** START OF The records **

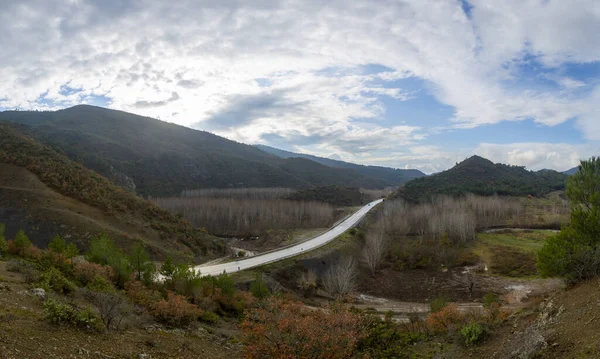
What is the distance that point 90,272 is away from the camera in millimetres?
20906

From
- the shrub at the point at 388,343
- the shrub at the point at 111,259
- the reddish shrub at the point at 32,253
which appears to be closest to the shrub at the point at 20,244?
the reddish shrub at the point at 32,253

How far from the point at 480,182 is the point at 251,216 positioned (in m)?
79.2

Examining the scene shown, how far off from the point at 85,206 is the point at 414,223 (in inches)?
2489

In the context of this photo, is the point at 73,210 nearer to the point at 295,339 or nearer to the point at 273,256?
the point at 273,256

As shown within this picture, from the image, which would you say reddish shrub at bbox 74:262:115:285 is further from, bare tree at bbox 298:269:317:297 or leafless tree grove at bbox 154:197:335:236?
leafless tree grove at bbox 154:197:335:236

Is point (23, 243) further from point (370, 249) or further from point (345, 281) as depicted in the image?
point (370, 249)

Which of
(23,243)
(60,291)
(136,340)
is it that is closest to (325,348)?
(136,340)

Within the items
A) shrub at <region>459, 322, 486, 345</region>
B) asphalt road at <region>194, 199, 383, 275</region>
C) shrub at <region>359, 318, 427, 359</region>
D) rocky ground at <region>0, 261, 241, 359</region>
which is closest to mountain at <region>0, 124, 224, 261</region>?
asphalt road at <region>194, 199, 383, 275</region>

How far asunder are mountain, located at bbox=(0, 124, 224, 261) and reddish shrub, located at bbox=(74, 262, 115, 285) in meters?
19.8

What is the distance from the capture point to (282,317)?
13.3 metres

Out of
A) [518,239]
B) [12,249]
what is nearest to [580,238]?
[12,249]

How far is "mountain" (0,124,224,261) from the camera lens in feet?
133

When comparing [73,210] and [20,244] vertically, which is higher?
[73,210]

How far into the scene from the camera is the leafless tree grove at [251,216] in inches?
3378
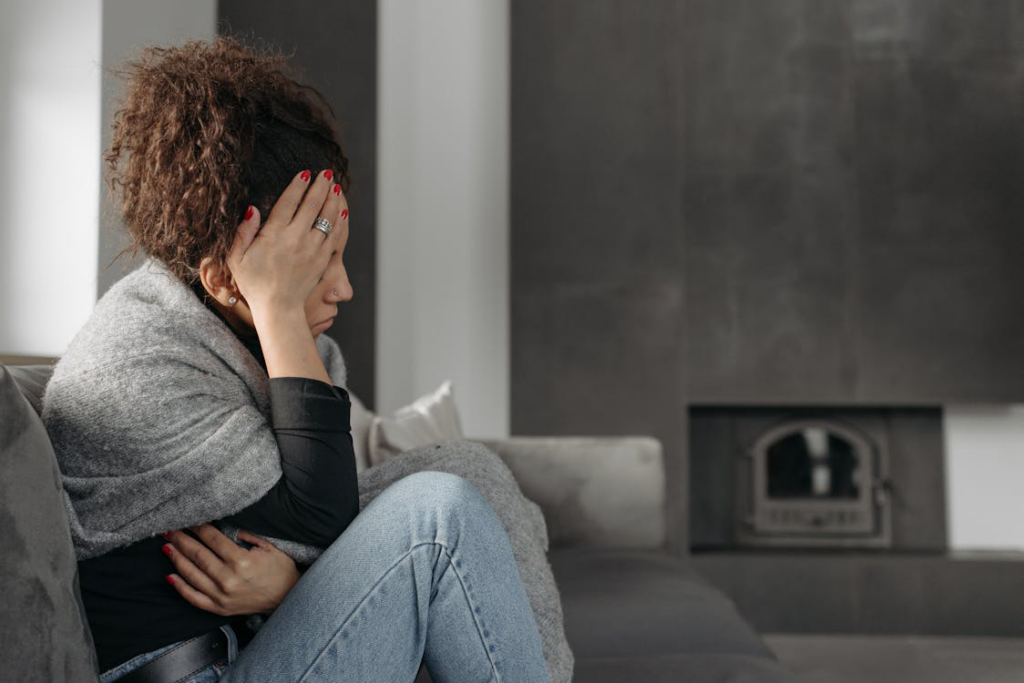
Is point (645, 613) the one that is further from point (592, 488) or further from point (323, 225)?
point (323, 225)

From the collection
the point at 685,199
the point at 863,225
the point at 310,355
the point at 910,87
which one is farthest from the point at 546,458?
the point at 910,87

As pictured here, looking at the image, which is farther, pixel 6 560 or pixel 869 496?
pixel 869 496

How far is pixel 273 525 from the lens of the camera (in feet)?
3.37

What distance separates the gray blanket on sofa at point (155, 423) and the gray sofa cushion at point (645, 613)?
2.02 feet

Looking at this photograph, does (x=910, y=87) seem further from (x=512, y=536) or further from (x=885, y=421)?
(x=512, y=536)

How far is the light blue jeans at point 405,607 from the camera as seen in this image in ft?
3.16

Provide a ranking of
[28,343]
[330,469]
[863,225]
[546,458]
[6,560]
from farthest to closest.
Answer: [863,225] → [546,458] → [28,343] → [330,469] → [6,560]

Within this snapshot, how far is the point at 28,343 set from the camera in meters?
2.13

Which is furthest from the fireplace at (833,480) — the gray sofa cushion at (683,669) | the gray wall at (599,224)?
the gray sofa cushion at (683,669)

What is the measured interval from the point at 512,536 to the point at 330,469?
0.94ft

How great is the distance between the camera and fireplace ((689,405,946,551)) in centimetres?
361

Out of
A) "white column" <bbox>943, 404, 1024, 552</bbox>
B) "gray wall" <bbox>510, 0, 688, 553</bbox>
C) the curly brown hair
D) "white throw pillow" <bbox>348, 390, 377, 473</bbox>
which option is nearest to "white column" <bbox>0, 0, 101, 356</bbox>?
"white throw pillow" <bbox>348, 390, 377, 473</bbox>

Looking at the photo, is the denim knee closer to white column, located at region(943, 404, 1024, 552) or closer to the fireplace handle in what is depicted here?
the fireplace handle

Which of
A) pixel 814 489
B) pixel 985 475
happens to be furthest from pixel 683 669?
pixel 985 475
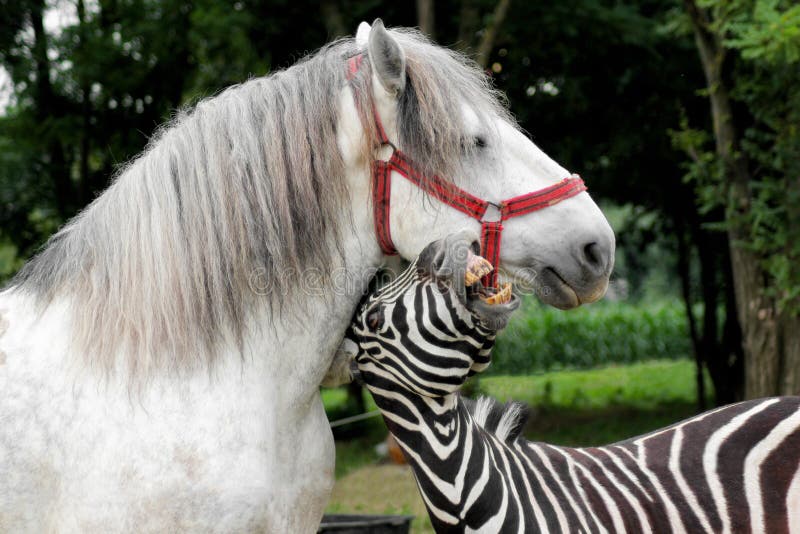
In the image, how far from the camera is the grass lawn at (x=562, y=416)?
21.7ft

** END OF The records **

## Exercise goal
Please set down each line of the data above exactly as written, without the pictures.

## Written answer
What is the distance that point 90,272 is away from the camera in millimetres?
20906

From
- the shrub at the point at 388,343
- the shrub at the point at 111,259
- the reddish shrub at the point at 32,253
which appears to be closest to the shrub at the point at 20,244?
the reddish shrub at the point at 32,253

How far from the point at 480,182 is the point at 251,216 positioned (in m)?
79.2

Examining the scene shown, how far off from the point at 85,206 is the point at 414,223 (in inches)?
2489

In the context of this photo, is the point at 73,210 nearer to the point at 295,339 or nearer to the point at 273,256?
the point at 273,256

As shown within this picture, from the image, which would you say reddish shrub at bbox 74:262:115:285 is further from, bare tree at bbox 298:269:317:297 or leafless tree grove at bbox 154:197:335:236?
leafless tree grove at bbox 154:197:335:236

Is point (23, 243) further from point (370, 249) or further from point (345, 281) as depicted in the image?
point (370, 249)

Which of
(23,243)
(60,291)
(136,340)
is it that is closest to (325,348)?
(136,340)

Within the items
A) shrub at <region>459, 322, 486, 345</region>
B) asphalt road at <region>194, 199, 383, 275</region>
C) shrub at <region>359, 318, 427, 359</region>
D) rocky ground at <region>0, 261, 241, 359</region>
which is closest to mountain at <region>0, 124, 224, 261</region>?
asphalt road at <region>194, 199, 383, 275</region>

How far asunder are mountain, located at bbox=(0, 124, 224, 261) and reddish shrub, located at bbox=(74, 262, 115, 285) in meters?
19.8

What is the distance from the capture point to (282,317)?
13.3 metres

Out of
A) [518,239]
B) [12,249]
what is nearest to [580,238]?
[12,249]

How far is "mountain" (0,124,224,261) from the camera lens in feet?
133

When comparing [73,210] and [20,244] vertically, which is higher?
[73,210]

How far into the scene from the camera is the leafless tree grove at [251,216] in inches?
3378
Is point (645, 613) the one that is further from point (592, 488) or further from point (323, 225)?
point (323, 225)

From the collection
the point at 685,199
the point at 863,225
the point at 310,355
the point at 910,87
which one is farthest from the point at 546,458?
the point at 910,87

As pictured here, looking at the image, which is farther, pixel 6 560 or pixel 869 496?
pixel 869 496

How far is pixel 273 525 from the lens of the camera (in feet)?
3.37

What distance separates the gray blanket on sofa at point (155, 423) and the gray sofa cushion at point (645, 613)?
2.02 feet

Looking at this photograph, does (x=910, y=87) seem further from (x=512, y=536) or further from (x=885, y=421)?
(x=512, y=536)

How far is the light blue jeans at point 405,607 from the camera as seen in this image in ft?
3.16

Provide a ranking of
[28,343]
[330,469]
[863,225]
[546,458]
[6,560]
from farthest to closest.
Answer: [863,225] → [546,458] → [28,343] → [330,469] → [6,560]

Within this snapshot, how far is the point at 28,343 set from the camera in meters?
2.13

Which is furthest from the fireplace at (833,480) — the gray sofa cushion at (683,669) | the gray wall at (599,224)?
the gray sofa cushion at (683,669)

What is the measured interval from the point at 512,536 to the point at 330,469?
0.94ft

How great is the distance between the camera and fireplace ((689,405,946,551)) in centimetres?
361

Out of
A) "white column" <bbox>943, 404, 1024, 552</bbox>
B) "gray wall" <bbox>510, 0, 688, 553</bbox>
C) the curly brown hair
D) "white throw pillow" <bbox>348, 390, 377, 473</bbox>
which option is nearest to "white column" <bbox>0, 0, 101, 356</bbox>?
"white throw pillow" <bbox>348, 390, 377, 473</bbox>

Looking at the photo, is the denim knee closer to white column, located at region(943, 404, 1024, 552) or closer to the fireplace handle in what is depicted here?
the fireplace handle

Which of
A) pixel 814 489
B) pixel 985 475
happens to be furthest from pixel 683 669?
pixel 985 475
In the image, how far from the camera is the grass lawn at (x=562, y=416)?
21.7ft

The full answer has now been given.